Lesetext:
________________________________________

Gewalt gegen Gezi-Park-Demonstranten
In der Türkei setzt die AKP-Regierung ihre Verhaftungswelle gegen aktive Mitglieder der Gezi-Bewegung fort. Besonders betroffen sind dabei Frauen, die oft Opfer sexueller Übergriffe von Seiten der Polizei werden.
8. April 2017, 21:58
Morgenjournal, 18.7.2013
Sexuell bedrängt
Frauen haben in der Protest-Bewegung gegen die Regierung Erdogan eine wichtige Rolle gespielt. Umso härter trifft sie jetzt der Rachefeldzug der Polizei. Bei Razzien und Verhaftungen in Istanbul und anderen Städten der Türkei werden Journalistinnen und Studentinnen regelmäßig sexuell belästigt – oft unter Mitwirkung von diensteifrigen Polizistinnen.
Doch immer mehr Opfer von Polizei-Übergriffen wagen sich an die Öffentlichkeit. So haben zwei türkische Journalistinnen geschildert, wie sie sich bei einer Hausdurchsuchung in ihrer Redaktion ausziehen und begrabschen lassen mussten. Als sie gegenüber der anwesenden Polizeibeamtin protestierten und auf ihre Rechte als Journalistinnen verwiesen, bekamen sie die Antwort: ‚Ihr seid Wölfe in Journalisten-Verkleidung!‘
Vor wenigen Tagen war die Mitarbeiterin eines holländischen Korrespondenten-Kollegen aus der Haft entlassen worden. Auch sie berichtet, wie sie von Polizisten mit obszönen Sprüchen und Drohungen gedemütigt wurde.

________________________________________

Angezeigte Einträge:
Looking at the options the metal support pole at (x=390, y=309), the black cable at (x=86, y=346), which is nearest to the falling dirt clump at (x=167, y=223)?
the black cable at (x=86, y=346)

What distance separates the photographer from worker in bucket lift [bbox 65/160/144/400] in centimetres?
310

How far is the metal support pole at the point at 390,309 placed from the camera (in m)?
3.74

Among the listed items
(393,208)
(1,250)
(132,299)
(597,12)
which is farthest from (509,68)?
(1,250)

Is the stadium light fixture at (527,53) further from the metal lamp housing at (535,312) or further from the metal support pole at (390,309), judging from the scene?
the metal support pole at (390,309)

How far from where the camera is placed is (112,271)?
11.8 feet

________________________________________

Arbeitsauftrag: Welche Antwort erhielten laut dem Lesetext die beiden türkischen Journalistinnen von der anwesenden Polizeibeamtin, als sie auf ihre Rechte als Journalistinnen verwiesen?

Gelöste Aufgabe: ‚Ihr seid Wölfe in Journalisten-Verkleidung!‘